The DHS Program User Forum
Discussions regarding The DHS Program data and results
Home » Data » Sampling » Combining individuals DHS datasets in Python (MR or IR with AR: cluster, stratum and weights in Python)
Combining individuals DHS datasets in Python [message #17951] Thu, 25 July 2019 08:22 Go to next message
Triphon is currently offline  Triphon
Messages: 1
Registered: July 2019

I am merging MR and IR datasets with HIV status (AR) for multiple countries. From what I've read, weights are hiv05 (preferred over v005/mv005), cluster (id) is v021/mv021 and stratum depends but let's say v023/mv023.
I am coding in Python (for various reasons) and there is no package/library such as svydesign in R. I could use R and then back to Python but switching from pandas categorical to R factor is not straightforward (data type not string). In Python, I can handle the weights, but not the cluster and the stratum (to my knowledge). Does someone knows what would be the best option here? For prediction and variables selection purposes, not taking into account cluster and stratum would be problematic?

■ Dataset excerpts ■
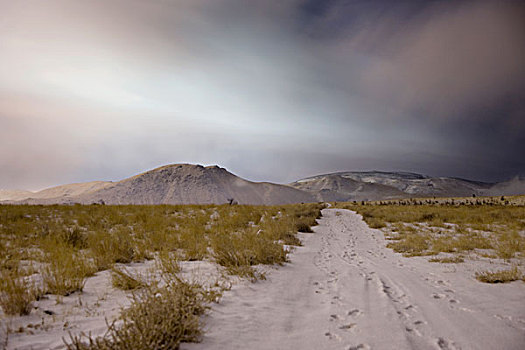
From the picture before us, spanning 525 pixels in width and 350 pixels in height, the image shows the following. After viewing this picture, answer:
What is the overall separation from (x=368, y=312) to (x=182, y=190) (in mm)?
95936

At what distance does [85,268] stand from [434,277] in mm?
6522

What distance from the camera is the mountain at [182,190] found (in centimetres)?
8481

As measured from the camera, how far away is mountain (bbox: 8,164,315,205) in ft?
278

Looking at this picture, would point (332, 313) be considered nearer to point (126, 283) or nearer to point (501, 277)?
point (126, 283)

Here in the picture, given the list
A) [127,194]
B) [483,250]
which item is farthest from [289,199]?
[483,250]

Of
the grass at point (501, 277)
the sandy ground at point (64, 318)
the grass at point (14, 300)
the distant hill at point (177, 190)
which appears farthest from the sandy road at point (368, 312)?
the distant hill at point (177, 190)

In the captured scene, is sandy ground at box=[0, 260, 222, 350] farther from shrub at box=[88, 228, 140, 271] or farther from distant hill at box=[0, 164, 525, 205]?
distant hill at box=[0, 164, 525, 205]

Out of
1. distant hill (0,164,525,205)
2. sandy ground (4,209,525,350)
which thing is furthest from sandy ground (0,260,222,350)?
distant hill (0,164,525,205)

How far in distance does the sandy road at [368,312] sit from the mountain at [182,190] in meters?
73.2

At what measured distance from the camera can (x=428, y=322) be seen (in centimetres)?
293

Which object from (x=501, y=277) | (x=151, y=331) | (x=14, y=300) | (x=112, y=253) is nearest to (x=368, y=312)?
(x=151, y=331)

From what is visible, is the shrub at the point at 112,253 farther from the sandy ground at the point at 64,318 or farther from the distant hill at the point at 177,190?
the distant hill at the point at 177,190

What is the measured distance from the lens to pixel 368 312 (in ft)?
10.5

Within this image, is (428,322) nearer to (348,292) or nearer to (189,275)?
(348,292)
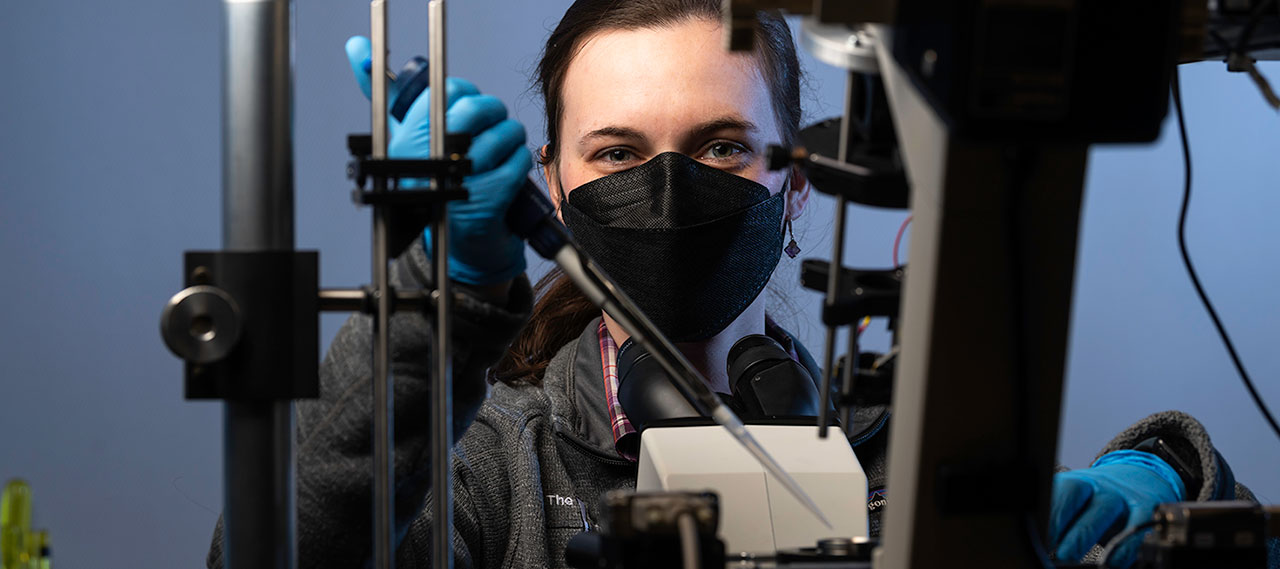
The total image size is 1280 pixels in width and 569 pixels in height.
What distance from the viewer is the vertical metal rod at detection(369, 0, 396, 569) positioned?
785mm

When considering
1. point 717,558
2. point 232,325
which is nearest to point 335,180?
point 232,325

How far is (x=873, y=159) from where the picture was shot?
74 cm

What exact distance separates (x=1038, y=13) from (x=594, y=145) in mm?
1034

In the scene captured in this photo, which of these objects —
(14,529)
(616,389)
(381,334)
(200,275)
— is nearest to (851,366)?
(381,334)

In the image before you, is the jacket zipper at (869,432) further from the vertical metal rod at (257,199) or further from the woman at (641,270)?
the vertical metal rod at (257,199)

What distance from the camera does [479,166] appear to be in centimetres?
100

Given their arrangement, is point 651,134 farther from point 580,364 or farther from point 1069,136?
point 1069,136

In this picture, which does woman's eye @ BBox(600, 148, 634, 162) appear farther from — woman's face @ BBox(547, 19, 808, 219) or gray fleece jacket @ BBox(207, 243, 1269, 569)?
gray fleece jacket @ BBox(207, 243, 1269, 569)

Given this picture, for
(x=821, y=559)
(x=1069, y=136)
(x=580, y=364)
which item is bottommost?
(x=580, y=364)

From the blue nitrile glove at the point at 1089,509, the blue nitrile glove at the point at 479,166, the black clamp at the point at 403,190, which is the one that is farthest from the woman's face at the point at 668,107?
the black clamp at the point at 403,190

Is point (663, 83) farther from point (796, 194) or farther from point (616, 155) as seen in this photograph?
point (796, 194)

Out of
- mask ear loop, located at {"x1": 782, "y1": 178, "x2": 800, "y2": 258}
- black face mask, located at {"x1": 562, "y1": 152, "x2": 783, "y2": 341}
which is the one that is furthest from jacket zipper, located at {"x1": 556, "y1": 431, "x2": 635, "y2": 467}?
mask ear loop, located at {"x1": 782, "y1": 178, "x2": 800, "y2": 258}

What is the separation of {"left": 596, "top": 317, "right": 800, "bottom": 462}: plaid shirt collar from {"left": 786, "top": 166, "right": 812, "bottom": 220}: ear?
0.63 ft

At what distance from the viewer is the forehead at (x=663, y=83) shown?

■ To do ■
Extend the forum thread above about combining DHS datasets in Python, starting right after its last sentence.

■ Reply to the task ■
Re: Combining individuals DHS datasets in Python [message #21856 is a reply to message #17951] Thu, 31 December 2020 16:43 Go to previous message
Mamadou S DIallo is currently offline  Mamadou S DIallo
Messages: 1
Registered: December 2020
Dear Triphon

I came across this post. I know it is old but in case you are still interested in using Python to analyze survey samples, samplics may be useful for you.

samplics is a Python package that I have been developing. It is not yet feature-complete as survey R but the pieces included so far have been extensively tested. I am working on adding needed features. Feedback from users will be extremely valuable to guide the next items to add to the package. If you are still analyzing survey data, I will be very interested in your feedback. You will find samplics' documentation at If you are interested, do not hesitate to send me an email at

Happy new year and all the best for 2021.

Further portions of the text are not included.